**Exercise details:** Retype the entries below line for line, omitting the pictures.

**Records shown:**
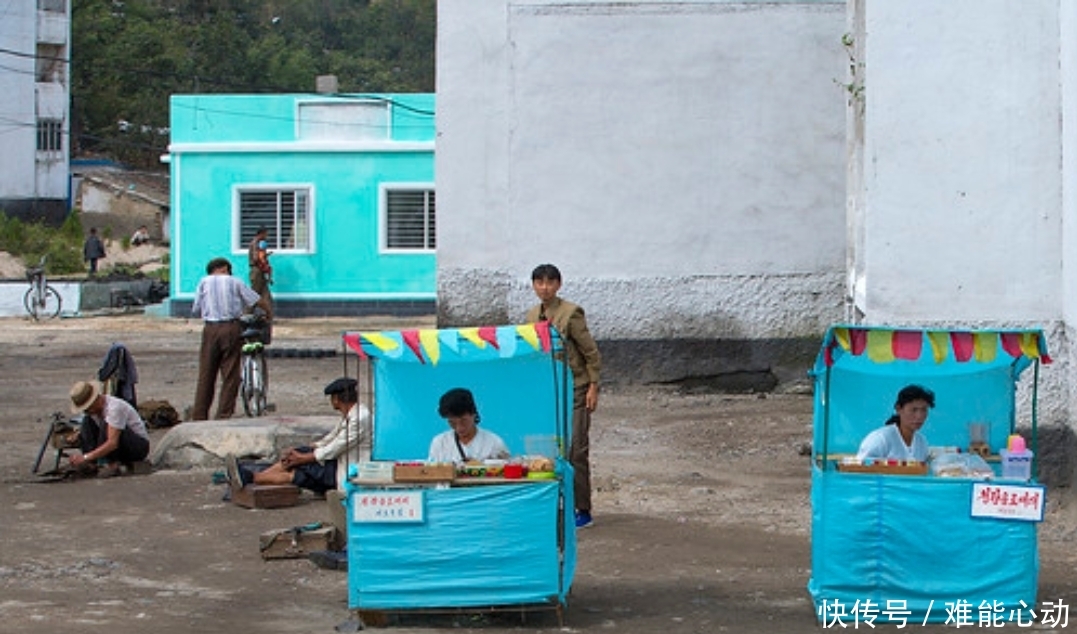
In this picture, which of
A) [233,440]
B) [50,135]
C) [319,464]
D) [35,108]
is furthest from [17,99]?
[319,464]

**Finished exercise:**
In this picture, which of
A) [233,440]
B) [50,135]
C) [319,464]
D) [35,108]
is furthest from [17,99]?
[319,464]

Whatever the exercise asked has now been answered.